- _Provided data_:
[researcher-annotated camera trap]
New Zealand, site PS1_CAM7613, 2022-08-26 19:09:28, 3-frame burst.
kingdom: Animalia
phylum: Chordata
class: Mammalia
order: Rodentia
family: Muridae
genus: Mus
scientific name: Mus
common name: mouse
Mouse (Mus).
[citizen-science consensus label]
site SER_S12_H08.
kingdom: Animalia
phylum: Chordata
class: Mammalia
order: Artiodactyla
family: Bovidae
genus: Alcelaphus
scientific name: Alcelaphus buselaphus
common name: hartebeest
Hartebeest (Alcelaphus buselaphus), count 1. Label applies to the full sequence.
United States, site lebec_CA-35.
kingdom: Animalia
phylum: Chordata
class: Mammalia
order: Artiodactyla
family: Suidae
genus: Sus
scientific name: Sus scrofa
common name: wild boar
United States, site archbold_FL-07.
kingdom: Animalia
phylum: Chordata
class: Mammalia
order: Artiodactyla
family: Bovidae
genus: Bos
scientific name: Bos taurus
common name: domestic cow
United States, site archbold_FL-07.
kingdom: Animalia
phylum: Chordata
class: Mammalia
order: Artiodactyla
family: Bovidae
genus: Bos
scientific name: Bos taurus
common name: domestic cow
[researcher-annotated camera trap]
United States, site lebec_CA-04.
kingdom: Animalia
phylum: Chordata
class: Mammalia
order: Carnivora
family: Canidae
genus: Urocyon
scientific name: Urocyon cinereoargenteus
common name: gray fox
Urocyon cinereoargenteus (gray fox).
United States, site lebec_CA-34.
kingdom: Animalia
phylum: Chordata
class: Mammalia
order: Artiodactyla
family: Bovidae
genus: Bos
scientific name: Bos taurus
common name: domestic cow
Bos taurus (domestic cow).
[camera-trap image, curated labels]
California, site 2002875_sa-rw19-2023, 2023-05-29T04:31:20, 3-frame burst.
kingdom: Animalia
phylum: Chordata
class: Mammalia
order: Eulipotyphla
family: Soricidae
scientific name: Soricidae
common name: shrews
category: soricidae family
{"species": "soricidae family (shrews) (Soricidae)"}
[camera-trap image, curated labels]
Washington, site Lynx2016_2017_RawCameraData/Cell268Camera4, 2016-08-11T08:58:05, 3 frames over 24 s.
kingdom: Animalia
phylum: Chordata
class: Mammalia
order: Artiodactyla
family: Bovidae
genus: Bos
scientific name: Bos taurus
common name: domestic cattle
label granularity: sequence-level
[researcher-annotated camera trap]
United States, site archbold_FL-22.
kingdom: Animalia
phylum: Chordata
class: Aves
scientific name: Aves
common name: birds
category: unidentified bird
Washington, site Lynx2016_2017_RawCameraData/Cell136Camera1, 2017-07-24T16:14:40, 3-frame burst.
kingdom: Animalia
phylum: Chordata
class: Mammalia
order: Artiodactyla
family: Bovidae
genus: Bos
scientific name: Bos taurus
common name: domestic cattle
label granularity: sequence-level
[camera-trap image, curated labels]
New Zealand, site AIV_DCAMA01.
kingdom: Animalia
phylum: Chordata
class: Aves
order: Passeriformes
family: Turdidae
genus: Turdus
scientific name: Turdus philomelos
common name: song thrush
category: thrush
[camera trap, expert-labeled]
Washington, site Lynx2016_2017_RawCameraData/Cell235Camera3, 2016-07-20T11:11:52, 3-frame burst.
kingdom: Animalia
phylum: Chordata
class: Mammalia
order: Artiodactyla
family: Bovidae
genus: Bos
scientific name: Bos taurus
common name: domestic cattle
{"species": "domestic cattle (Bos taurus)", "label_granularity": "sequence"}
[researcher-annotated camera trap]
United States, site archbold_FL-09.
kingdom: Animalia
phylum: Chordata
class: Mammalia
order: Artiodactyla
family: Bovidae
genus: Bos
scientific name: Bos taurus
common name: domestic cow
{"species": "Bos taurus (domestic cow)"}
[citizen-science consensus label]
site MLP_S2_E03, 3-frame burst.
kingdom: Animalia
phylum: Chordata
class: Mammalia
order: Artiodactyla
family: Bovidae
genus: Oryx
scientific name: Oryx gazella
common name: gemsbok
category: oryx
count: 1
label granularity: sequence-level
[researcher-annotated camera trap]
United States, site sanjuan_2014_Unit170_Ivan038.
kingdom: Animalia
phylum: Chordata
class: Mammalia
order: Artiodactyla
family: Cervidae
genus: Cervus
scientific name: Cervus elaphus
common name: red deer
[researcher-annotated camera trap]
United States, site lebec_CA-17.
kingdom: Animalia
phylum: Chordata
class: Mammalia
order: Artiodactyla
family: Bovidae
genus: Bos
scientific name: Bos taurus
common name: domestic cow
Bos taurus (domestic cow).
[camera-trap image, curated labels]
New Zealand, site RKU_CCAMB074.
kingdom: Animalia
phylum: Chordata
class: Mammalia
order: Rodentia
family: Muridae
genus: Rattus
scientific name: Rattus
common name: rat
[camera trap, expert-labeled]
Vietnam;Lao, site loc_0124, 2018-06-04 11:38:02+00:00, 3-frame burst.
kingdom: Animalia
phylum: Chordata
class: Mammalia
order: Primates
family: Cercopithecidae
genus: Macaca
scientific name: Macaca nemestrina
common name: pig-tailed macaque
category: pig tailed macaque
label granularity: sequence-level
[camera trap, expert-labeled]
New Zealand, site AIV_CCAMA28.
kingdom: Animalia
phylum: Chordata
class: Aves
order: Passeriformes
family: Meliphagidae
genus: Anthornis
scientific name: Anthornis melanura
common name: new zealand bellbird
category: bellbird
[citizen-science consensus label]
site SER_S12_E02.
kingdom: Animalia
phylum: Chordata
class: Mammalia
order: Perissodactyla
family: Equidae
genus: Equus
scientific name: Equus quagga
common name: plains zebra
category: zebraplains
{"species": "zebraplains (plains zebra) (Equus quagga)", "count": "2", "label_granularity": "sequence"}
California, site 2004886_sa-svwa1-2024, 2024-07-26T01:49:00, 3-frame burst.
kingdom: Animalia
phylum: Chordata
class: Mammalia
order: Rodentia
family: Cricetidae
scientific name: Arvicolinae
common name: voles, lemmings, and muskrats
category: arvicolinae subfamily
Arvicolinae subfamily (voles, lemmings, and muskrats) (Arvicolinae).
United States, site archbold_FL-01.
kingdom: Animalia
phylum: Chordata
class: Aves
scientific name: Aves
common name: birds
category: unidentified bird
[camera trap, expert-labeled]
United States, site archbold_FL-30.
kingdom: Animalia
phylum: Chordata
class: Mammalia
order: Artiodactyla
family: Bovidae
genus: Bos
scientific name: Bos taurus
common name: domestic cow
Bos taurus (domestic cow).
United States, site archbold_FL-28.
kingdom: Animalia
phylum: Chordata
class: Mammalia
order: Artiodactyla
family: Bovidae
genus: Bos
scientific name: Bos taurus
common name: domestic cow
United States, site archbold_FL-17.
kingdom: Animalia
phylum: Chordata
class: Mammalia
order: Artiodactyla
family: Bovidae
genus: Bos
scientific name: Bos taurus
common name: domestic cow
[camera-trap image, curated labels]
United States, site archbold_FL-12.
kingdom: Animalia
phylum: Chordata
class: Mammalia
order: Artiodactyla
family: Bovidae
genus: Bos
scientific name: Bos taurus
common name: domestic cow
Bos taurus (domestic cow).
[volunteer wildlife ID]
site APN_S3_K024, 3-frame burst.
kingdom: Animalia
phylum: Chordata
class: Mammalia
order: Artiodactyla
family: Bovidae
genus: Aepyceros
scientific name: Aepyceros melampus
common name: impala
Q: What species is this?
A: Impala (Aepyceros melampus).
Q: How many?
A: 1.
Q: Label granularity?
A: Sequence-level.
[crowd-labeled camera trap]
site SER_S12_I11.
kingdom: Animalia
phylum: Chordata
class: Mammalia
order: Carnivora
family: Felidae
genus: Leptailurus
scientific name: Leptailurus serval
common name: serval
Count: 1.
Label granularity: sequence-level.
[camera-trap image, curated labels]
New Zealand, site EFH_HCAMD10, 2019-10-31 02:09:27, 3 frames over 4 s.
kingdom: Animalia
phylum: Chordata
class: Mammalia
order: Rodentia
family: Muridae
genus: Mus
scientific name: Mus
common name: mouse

- _Task objective_: Retype, exactly and in full, the lines above from the one containing "common name: pig-tailed macaque" through the one containing "common name: new zealand bellbird".

- _Exercise output_:
common name: pig-tailed macaque
category: pig tailed macaque
label granularity: sequence-level
[camera trap, expert-labeled]
New Zealand, site AIV_CCAMA28.
kingdom: Animalia
phylum: Chordata
class: Aves
order: Passeriformes
family: Meliphagidae
genus: Anthornis
scientific name: Anthornis melanura
common name: new zealand bellbird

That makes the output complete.